- [Information given]:
---

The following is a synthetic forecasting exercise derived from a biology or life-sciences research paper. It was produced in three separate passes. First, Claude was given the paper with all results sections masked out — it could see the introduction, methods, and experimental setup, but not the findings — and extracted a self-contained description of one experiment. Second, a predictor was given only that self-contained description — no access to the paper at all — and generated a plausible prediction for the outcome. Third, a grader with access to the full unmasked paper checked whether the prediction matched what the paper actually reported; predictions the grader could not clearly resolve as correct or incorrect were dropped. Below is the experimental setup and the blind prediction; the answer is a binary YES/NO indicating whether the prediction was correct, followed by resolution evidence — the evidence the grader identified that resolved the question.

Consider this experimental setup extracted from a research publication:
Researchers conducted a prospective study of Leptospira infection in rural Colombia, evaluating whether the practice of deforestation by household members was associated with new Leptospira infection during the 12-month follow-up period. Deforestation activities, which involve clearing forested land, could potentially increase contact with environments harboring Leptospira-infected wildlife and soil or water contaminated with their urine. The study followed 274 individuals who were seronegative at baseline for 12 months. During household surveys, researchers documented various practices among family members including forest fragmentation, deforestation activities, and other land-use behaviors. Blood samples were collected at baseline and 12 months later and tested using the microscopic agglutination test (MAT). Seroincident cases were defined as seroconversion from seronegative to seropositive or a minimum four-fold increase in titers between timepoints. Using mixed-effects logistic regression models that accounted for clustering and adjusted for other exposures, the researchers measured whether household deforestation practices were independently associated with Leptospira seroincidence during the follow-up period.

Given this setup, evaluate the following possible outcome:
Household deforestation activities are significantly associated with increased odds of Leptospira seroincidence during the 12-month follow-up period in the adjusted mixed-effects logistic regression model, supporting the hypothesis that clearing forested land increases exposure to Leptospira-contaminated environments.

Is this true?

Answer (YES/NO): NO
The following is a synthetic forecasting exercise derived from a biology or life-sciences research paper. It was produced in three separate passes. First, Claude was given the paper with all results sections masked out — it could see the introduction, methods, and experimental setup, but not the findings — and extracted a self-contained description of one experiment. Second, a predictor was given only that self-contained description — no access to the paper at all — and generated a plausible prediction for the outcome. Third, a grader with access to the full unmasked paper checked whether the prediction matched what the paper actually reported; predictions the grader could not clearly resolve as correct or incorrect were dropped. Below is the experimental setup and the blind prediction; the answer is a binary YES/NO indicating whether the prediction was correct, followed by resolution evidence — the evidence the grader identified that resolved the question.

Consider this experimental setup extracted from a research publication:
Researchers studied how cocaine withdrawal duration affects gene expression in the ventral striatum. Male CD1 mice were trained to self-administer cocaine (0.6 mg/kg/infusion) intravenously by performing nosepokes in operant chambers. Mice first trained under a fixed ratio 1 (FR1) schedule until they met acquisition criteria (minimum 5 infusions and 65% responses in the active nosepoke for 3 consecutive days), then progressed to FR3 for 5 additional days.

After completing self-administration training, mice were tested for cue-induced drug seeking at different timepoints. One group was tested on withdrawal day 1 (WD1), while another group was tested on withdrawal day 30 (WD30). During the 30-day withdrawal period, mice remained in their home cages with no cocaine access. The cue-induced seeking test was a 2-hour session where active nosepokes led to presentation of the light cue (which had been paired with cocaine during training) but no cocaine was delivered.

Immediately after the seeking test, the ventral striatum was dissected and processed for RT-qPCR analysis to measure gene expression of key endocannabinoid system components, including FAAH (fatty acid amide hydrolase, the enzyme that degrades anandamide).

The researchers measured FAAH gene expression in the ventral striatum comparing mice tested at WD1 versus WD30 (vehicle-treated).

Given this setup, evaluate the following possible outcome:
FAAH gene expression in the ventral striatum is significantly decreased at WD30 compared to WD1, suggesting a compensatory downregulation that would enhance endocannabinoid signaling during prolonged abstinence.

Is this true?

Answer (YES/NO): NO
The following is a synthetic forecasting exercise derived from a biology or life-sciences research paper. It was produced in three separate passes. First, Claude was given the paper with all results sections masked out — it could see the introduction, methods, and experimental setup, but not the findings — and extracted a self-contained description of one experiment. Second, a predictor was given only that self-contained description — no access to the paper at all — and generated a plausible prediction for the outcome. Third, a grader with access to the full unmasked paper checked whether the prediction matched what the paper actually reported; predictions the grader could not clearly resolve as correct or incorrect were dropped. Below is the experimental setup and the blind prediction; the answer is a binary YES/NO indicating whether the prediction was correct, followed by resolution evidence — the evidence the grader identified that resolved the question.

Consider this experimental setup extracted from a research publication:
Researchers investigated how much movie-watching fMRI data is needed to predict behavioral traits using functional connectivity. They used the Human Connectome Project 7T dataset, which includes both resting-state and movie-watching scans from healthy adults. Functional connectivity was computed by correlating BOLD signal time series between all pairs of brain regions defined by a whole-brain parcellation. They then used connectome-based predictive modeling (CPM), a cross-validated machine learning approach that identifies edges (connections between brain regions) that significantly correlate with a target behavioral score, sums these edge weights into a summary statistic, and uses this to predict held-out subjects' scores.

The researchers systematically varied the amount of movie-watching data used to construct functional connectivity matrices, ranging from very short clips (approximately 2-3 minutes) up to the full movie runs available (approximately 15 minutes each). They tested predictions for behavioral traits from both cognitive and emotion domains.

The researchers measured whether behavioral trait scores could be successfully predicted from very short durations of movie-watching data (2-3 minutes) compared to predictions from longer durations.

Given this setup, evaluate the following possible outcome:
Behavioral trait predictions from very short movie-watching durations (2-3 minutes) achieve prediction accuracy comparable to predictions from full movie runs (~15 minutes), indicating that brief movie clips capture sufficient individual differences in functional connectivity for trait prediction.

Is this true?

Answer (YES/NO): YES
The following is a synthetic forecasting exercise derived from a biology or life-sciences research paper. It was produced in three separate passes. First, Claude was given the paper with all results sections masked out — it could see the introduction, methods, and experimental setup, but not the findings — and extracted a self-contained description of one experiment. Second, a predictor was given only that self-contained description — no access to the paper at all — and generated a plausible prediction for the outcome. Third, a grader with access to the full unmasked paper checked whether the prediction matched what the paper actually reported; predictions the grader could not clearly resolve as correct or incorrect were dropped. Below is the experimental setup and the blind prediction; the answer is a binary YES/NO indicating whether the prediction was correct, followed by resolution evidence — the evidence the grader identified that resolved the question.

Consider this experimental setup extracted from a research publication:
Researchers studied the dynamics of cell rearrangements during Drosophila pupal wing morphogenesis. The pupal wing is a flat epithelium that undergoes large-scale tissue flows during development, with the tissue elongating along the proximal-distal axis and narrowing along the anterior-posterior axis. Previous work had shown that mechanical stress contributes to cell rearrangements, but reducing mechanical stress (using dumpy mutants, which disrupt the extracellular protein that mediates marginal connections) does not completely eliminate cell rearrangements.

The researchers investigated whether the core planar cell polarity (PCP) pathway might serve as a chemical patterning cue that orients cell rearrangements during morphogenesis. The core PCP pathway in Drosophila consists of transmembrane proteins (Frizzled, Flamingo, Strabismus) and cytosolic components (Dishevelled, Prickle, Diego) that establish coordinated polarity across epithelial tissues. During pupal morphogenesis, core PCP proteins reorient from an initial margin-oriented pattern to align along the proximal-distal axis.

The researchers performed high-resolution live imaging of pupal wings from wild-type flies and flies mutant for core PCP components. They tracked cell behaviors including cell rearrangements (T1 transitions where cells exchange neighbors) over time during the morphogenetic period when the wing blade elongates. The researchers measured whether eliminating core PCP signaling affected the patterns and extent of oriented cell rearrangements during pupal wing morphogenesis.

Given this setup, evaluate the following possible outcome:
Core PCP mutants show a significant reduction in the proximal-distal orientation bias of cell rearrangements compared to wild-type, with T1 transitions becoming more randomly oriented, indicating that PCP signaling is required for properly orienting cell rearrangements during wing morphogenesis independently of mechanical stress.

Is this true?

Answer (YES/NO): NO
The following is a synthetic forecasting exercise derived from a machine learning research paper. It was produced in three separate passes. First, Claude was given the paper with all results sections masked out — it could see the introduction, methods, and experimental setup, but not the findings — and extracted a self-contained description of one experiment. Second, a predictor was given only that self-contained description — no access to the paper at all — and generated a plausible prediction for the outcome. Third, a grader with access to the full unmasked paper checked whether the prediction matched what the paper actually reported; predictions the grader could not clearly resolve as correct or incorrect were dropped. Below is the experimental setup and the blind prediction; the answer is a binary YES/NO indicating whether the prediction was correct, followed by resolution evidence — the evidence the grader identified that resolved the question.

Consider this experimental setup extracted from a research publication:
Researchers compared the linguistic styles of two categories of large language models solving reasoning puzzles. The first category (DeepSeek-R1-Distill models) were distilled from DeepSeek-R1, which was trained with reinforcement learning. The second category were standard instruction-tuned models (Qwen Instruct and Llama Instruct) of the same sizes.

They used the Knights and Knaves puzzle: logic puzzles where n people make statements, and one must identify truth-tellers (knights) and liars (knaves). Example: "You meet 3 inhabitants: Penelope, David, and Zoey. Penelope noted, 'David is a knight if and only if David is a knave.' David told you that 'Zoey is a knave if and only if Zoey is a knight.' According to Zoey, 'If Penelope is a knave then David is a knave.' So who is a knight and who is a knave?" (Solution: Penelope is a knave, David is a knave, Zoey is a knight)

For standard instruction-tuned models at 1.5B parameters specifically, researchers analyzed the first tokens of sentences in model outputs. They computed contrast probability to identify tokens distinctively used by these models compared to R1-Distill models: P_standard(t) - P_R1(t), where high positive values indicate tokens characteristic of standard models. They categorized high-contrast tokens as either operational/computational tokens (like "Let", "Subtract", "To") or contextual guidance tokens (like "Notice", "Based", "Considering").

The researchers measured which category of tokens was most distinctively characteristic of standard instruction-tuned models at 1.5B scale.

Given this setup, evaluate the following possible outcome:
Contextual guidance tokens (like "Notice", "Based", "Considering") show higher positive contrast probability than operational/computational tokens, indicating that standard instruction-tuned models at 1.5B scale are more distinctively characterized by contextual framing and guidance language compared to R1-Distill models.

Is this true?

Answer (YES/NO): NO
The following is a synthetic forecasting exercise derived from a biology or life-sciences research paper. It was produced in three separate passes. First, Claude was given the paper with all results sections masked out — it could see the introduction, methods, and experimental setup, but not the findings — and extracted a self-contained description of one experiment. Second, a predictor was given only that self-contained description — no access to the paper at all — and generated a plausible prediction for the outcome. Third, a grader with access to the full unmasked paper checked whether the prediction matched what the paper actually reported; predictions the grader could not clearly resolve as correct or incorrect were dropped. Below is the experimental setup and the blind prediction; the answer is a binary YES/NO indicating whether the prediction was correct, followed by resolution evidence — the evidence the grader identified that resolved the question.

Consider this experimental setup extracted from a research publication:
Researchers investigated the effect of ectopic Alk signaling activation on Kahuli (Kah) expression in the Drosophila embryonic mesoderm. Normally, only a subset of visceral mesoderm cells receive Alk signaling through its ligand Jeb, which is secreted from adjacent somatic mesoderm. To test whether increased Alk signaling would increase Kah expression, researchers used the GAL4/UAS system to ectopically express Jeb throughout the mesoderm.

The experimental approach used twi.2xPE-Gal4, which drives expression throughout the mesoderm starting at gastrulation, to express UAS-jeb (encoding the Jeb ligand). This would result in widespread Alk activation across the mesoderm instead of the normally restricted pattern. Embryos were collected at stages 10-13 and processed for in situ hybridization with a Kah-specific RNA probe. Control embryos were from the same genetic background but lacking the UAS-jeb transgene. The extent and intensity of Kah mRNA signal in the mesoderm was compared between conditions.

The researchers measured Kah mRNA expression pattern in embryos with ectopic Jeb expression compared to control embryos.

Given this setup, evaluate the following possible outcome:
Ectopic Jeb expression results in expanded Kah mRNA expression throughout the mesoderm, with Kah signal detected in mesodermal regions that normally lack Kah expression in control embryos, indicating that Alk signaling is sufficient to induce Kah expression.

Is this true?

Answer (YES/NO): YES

---

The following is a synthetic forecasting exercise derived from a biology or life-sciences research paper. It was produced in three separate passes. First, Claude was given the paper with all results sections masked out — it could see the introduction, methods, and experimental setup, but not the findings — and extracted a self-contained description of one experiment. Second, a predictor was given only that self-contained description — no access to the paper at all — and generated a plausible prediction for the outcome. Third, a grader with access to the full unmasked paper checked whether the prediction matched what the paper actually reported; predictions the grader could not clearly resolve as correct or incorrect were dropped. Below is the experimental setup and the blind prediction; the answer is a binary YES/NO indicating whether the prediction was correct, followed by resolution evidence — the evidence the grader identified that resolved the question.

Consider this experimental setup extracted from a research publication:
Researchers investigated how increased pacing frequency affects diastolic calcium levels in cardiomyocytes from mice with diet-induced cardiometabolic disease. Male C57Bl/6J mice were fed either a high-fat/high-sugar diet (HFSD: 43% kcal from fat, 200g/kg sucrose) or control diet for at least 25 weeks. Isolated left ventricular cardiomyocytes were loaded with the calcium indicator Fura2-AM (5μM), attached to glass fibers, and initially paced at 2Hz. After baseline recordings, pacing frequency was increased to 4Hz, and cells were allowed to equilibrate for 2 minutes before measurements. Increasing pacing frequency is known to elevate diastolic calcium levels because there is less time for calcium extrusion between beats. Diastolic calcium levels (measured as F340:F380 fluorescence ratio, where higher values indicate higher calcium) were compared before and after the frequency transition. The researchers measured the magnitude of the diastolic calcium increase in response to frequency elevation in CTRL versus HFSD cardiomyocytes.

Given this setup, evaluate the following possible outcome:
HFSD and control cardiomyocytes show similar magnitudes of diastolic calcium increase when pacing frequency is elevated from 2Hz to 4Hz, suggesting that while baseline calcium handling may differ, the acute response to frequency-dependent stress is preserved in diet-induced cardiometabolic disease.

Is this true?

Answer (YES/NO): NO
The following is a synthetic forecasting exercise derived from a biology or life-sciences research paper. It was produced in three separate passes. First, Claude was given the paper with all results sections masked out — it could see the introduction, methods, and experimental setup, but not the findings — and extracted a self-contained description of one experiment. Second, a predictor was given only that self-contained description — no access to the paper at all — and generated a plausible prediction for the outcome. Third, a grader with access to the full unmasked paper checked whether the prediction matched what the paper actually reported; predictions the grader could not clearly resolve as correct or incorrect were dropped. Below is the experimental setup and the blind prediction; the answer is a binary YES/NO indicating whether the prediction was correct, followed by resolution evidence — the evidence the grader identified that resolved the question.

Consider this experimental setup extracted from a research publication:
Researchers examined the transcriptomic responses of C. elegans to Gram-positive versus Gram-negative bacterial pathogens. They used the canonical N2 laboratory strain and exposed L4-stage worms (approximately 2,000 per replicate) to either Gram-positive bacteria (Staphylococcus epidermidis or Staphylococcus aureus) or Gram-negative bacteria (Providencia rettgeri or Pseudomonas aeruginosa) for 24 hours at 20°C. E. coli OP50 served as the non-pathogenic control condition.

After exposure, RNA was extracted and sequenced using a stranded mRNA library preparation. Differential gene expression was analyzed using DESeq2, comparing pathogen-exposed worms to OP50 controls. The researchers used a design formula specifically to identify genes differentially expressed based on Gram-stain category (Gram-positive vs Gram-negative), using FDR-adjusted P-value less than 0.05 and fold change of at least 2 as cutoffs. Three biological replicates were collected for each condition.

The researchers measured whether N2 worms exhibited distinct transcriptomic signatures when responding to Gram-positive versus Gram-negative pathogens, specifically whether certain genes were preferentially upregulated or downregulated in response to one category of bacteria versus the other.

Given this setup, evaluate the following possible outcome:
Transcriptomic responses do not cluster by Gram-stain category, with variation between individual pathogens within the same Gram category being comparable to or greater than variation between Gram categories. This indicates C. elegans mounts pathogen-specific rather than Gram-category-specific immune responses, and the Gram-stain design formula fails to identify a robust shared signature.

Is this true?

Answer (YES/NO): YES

---

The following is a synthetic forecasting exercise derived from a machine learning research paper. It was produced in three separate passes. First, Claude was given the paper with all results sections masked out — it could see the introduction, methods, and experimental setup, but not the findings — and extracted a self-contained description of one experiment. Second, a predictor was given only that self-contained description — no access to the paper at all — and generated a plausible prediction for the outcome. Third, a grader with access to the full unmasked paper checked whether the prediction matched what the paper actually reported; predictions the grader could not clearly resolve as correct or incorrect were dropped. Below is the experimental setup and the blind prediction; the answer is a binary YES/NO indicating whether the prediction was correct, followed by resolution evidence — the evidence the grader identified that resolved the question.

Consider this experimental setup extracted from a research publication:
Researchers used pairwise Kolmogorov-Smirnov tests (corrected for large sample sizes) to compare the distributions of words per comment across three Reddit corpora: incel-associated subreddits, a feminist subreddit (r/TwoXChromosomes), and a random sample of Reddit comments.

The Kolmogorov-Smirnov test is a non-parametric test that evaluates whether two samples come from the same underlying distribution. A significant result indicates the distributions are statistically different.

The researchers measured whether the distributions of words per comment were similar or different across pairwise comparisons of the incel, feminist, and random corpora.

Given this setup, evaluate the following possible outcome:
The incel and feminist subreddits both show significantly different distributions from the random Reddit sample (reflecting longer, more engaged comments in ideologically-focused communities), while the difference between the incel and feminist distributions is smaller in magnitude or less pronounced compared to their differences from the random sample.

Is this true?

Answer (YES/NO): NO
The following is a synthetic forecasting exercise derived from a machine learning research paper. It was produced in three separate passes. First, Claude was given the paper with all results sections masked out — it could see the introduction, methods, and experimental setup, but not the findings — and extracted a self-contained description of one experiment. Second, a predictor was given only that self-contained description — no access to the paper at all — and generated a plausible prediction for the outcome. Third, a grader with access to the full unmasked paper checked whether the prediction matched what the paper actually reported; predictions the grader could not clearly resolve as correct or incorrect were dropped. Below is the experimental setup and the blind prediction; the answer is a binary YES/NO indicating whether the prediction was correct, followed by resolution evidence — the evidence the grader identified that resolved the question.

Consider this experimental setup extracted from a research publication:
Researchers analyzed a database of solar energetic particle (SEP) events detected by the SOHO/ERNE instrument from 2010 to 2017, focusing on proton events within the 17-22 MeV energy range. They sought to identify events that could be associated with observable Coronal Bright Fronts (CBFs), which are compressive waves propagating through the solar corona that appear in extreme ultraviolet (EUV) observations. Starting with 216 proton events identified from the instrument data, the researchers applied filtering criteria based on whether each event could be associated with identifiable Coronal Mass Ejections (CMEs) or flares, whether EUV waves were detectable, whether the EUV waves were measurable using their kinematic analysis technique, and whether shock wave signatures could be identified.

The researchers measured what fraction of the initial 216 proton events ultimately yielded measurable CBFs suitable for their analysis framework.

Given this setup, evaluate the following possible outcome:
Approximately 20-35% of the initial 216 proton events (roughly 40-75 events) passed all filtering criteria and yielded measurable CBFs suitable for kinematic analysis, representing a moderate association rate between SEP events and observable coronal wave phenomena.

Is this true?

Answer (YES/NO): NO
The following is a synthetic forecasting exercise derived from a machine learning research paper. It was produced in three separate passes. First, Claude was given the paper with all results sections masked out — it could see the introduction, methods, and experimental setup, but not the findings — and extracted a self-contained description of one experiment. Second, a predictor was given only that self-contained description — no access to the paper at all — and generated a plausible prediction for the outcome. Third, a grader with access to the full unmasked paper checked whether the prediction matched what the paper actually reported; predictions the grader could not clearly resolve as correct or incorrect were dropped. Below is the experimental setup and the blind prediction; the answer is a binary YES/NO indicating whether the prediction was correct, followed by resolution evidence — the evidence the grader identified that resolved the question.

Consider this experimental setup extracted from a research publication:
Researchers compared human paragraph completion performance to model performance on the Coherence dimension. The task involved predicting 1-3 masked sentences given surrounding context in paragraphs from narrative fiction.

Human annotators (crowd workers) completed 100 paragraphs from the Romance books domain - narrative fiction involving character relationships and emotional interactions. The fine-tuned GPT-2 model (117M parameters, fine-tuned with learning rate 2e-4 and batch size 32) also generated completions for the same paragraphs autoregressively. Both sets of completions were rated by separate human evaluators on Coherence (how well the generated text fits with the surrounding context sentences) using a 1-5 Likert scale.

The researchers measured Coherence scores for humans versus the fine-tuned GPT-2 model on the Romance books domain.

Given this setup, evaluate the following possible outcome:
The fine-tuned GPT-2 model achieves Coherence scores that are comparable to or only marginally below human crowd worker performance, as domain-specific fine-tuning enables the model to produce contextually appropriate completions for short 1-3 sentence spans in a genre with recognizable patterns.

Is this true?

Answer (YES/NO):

---

- [Directions for this task]:
Every line in the listing that holds the string "HFSD" should be copied out.

- [Expected answer]:
Researchers investigated how increased pacing frequency affects diastolic calcium levels in cardiomyocytes from mice with diet-induced cardiometabolic disease. Male C57Bl/6J mice were fed either a high-fat/high-sugar diet (HFSD: 43% kcal from fat, 200g/kg sucrose) or control diet for at least 25 weeks. Isolated left ventricular cardiomyocytes were loaded with the calcium indicator Fura2-AM (5μM), attached to glass fibers, and initially paced at 2Hz. After baseline recordings, pacing frequency was increased to 4Hz, and cells were allowed to equilibrate for 2 minutes before measurements. Increasing pacing frequency is known to elevate diastolic calcium levels because there is less time for calcium extrusion between beats. Diastolic calcium levels (measured as F340:F380 fluorescence ratio, where higher values indicate higher calcium) were compared before and after the frequency transition. The researchers measured the magnitude of the diastolic calcium increase in response to frequency elevation in CTRL versus HFSD cardiomyocytes.
HFSD and control cardiomyocytes show similar magnitudes of diastolic calcium increase when pacing frequency is elevated from 2Hz to 4Hz, suggesting that while baseline calcium handling may differ, the acute response to frequency-dependent stress is preserved in diet-induced cardiometabolic disease.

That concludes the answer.